Having been savaged in an OECD report only three years ago over a lack of commitment to meeting our obligations to the OECD Convention on foreign bribery, our nation has failed outright to address eight critical recommendations and has addressed a further nine only partially, the OECD said in a recent update. A national plan to deal with corruption issues originally scheduled for release in December 2012 is yet to materialise.
Not surprisingly, many of the 37 submissions put forward to the current Senate Inquiry into Foreign Bribery were scathing. In absence of further reform, Australia risks being seen as “not committed to fighting corruption,” Australian National University College of Law Associate Professor Dr Kath Hall wrote. Our foreign bribery regime legislation had been in need of ‘urgent makeover’ for some time, advisory and investment firm KordaMentha wrote, saying that enforcement efforts with regard to foreign bribery legislation had been “piecemeal and distinctly lacking in commitment.”
What, then, are the problems and solutions? While some suggest areas of the law itself need improvement, many say the larger part of the problem revolves around a lack enforcement associated with current laws – a phenomenon they suggest is demonstrated by the limited nature of prosecution activity to-date.
“That’s been the key thing, I think – a lack of enforcement,” KordaMentha director David Lehmann said. “Enforcement drives compliance when it comes to legislation. What I think really needs to change fundamentally is that we need a more proactive enforcement regime in Australia.”
Lehmann says much of what KordaMentha would like to see in terms of legislation revolves around that which would help uncover fraud and assist regulators in their enforcement efforts. While bribery itself can be difficult to prove, a ‘books and records’ provision similar to that in the US Foreign Corrupt Practices Act requiring companies to keep accurate accounts and adequate descriptions of transactions would create a disincentive to make corrupt payments, particularly if the penalties for a books and records violation is the same as the penalty for paying a bribe, Lehmann says.
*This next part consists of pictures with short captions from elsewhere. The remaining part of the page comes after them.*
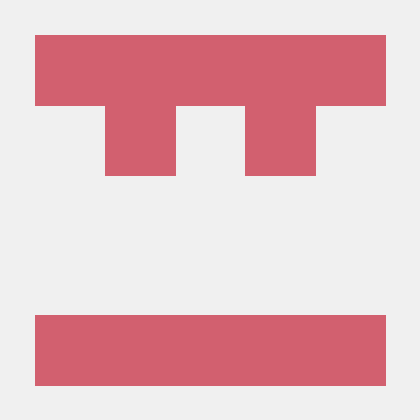 Coocon Wet Github - City Wallpaper Collection - Desktop Quality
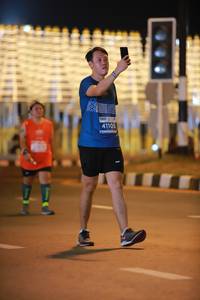 BIB: 41105
                            <button type="button" onclick="openModal(14740719)" class="btn btn-primary btn-sm float-right btn-popup" data-toggle="modal" data-target=".modal-high-quality">
                        <i class="fas fa-shopping-cart"></i> Add to Cart
                    </button>
                                            <button type="button" onclick="isThisMe(14740719, true)" class="btn btn-success btn-sm float-right btn-popup btn-isme hidden" data-toggle="tooltip" data-placement="bottom" title="นี่คือรูปของคุณใช่ไหม คลิกที่นี่เพื่อเอาเข้าอัลบั้ม">
                        <i class="fas fa-plus"></i> Add to album
                    </button>
                    <button type="button" onclick="isThisMe(14740719, false)" class="btn btn-warning btn-sm float-right btn-popup btn-isnotme hidden">
                        <i class="fas fa-ban"></i> Remove from album
                    </button>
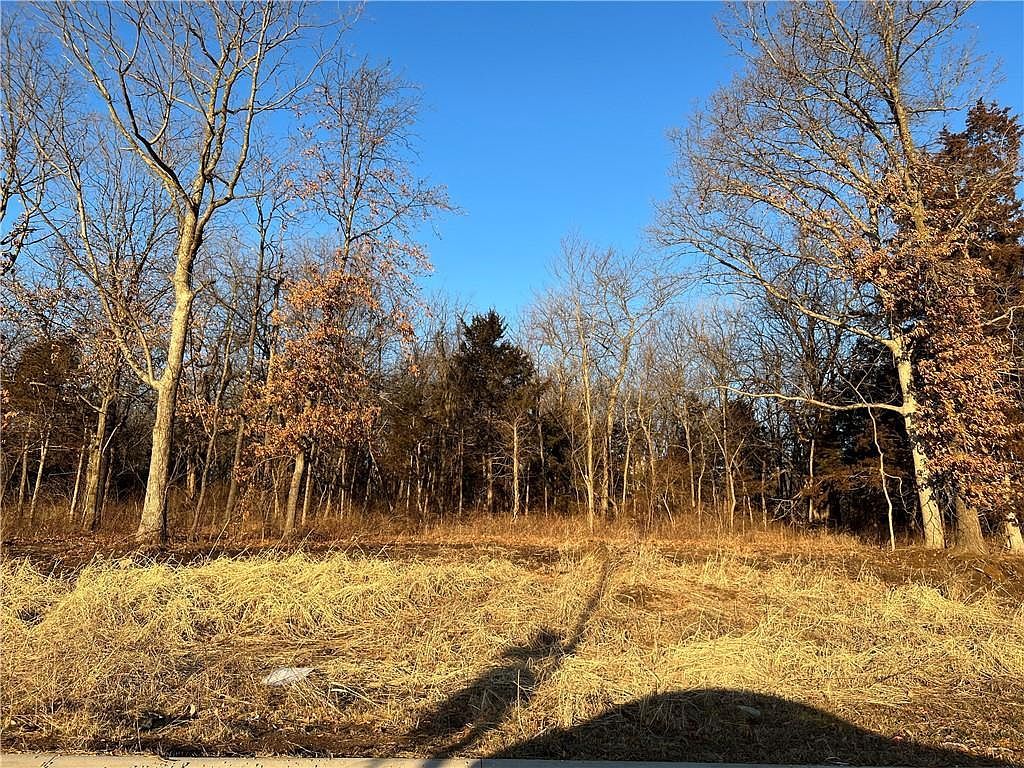 1500 SW Stonewall Dr, Oak Grove, MO, 64075 - Thumbnail 2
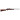 SPANDAU_30001004_1__46187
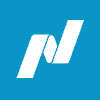 Nasdaq, Inc.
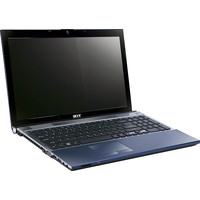 Ноутбук Acer Aspire 5830TG-2414G64Mnbb (LX.RHJ02.067)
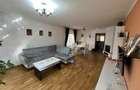 Casa 3 camere pivnita pod si teren 438 mp Calea Cisnadiei Sibiu - 17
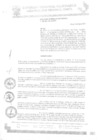 Vista preliminar de documento Resolución Gerencial Sub Regional N.° 162-2024-GR.CAJ.CHO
Likewise, as in the United Kingdom, a failure to prevent bribery should also be a criminal offence, he says – with a defence available for companies who genuinely maintain reasonable levels of internal control and have adequate procedures and processes in place to ensure accountability. Encouraging people to come forward through the expansion of the scope of whistle-blower legislation within the private sector would also help, as would financial incentives for whistle-blowers.
Finally, in order to encourage companies who discover incidences of corruption to come forward, prosecutors should have a wider range of settlement options at their disposal, such as deferred prosecution or non-prosecution agreements.
Aside from this, a number of those who made submissions to the inquiry want an end to a defence which applies in the case of ‘facilitation payments’ involving minor benefits used to secure the performance of a routine government action. Better resourcing for both ASIC and the Australian Federal Police is also needed, many say.
In terms of strategies required to manage risks associated with foreign bribery, meanwhile, KordaMentha partner Stephen Helberg says it is important for individual companies to conduct thorough risk assessments, develop a strong corporate culture with integrity at its heart, conduct adequate levels of diligence when it comes to joint ventures or mergers and acquisitions or when engaging agents or intermediaries, and ensure employee incentive schemes do not unintentionally create an incentive to engage in illegal behaviour.
Australia’s laws relating to foreign bribery are under the microscope.
Strong action is needed to ensure that we, like the US and UK, are seen as seen internationally as a robust partner in the eradication of this illegal and unethical practice.